Today we read about David’s preparations to build the temple that he is not allowed to build. The Chronicler (the person writing the book of Chronicles, who has never been named), seems to need David to have a much larger role that we read about in 2 Samuel. In fact, in 2 Samuel, God simply tells David that David’s son, who was not named by God in 2 Samuel 7: 12-13 “I will raise up your offspring after you…and he shall build a house for my name.” We know from the continued history of the Kingdom of David that Solomon was chosen as that son, and became the builder of the Temple.

But 1 Chronicles gives us a much different picture of David’s involvement, which points to key differences in the Chronicler’s account, an account that attempts as much as possible to put a halo on David’s head alongside the crown.

So today, David is the ‘thoughtful’ master planner. David knows the place where the Temple will be built, he prepares all the materials for his son, Solomon, and before his death, King David appoints his son Solomon in one simple line from 1 Chronicles 23:1 “When David was old and full of days, he made his son Solomon king over Israel.”

Do you remember the earlier, historic story of the battle over kingship as David neared death? Re-read the very first chapter of 1 Kings when Adonijah, another of David’s sons, attempted to gain the throne before David’s death by conniving and building a following, and Solomon had to be officially anointed and declared king in front of all the people.

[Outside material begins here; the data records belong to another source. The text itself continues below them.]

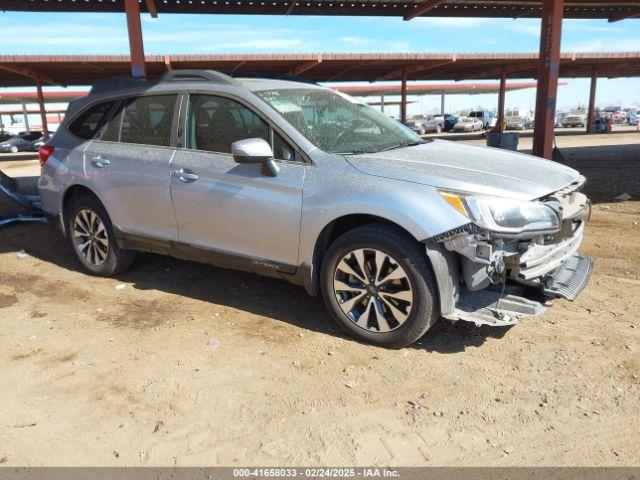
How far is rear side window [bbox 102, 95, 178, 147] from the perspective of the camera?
14.8 feet

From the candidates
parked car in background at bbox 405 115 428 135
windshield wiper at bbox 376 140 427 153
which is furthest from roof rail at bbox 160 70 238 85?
parked car in background at bbox 405 115 428 135

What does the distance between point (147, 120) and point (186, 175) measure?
0.87 meters

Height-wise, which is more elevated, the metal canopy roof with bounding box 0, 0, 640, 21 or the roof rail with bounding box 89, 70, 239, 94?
the metal canopy roof with bounding box 0, 0, 640, 21

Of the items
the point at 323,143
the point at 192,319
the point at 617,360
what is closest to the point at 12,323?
the point at 192,319

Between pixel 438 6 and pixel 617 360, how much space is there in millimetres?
9442

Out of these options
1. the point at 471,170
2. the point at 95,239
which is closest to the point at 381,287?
the point at 471,170

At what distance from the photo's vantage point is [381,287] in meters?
3.49

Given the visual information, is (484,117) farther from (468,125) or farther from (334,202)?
(334,202)

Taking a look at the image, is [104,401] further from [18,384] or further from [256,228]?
[256,228]

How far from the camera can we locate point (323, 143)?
381 cm

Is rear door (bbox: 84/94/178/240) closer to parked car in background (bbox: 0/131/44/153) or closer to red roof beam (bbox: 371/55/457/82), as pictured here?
red roof beam (bbox: 371/55/457/82)

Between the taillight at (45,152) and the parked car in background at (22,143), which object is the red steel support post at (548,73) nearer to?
the taillight at (45,152)

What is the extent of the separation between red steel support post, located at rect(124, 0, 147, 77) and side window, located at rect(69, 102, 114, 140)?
3934mm

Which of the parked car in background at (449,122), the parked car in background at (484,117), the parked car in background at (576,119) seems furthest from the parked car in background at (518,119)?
the parked car in background at (449,122)
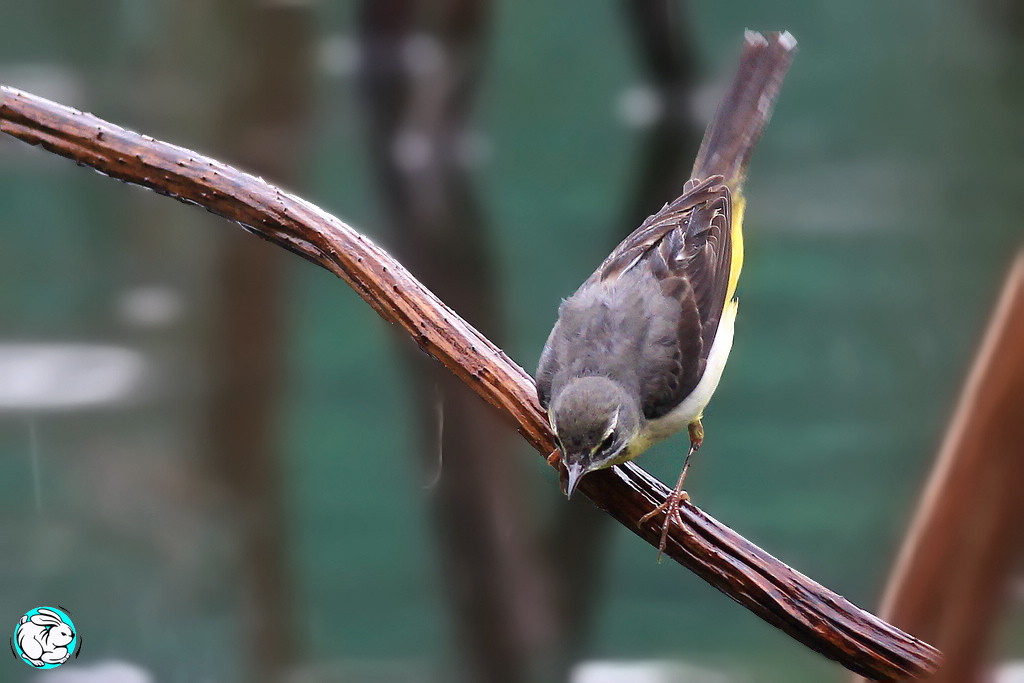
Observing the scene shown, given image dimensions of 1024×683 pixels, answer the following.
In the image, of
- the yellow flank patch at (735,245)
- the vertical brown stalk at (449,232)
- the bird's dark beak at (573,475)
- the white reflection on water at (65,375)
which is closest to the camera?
the bird's dark beak at (573,475)

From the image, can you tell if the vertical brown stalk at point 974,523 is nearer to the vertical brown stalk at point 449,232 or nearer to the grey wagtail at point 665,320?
the grey wagtail at point 665,320

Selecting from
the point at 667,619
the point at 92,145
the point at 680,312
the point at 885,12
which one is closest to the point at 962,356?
the point at 885,12

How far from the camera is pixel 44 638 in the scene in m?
2.46

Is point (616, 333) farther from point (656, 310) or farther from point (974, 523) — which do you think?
point (974, 523)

Well, in Chronicles, that story went much more smoothly to make it appear seamless, and to emphasize important, common details. Solomon was appointed king, and his reign was long and peaceful, as God said it would be. Solomon did build the Temple, as commanded by God, but the Chronicles version makes David seem much more involved in the planning stages, including, as we will read tomorrow, provided complete plans for the Temple that he hands over to his son. This might be considered the story that a king would want to have told about himself if he commissioned someone to tell it, but the purpose, remember, is to assure the people of their foundations as the people of Judah, chosen by God to continue the line of David even after their return from exile.

King David was considered the standard for all kings, not because of his sinlessness, but because of his deep and abiding connection to the LORD despite his sinfulness. (Note however, that there is no mention of Bathsheba in the Chronicler’s story about David. Some of David’s transgressions have been whitewashed from our picture.)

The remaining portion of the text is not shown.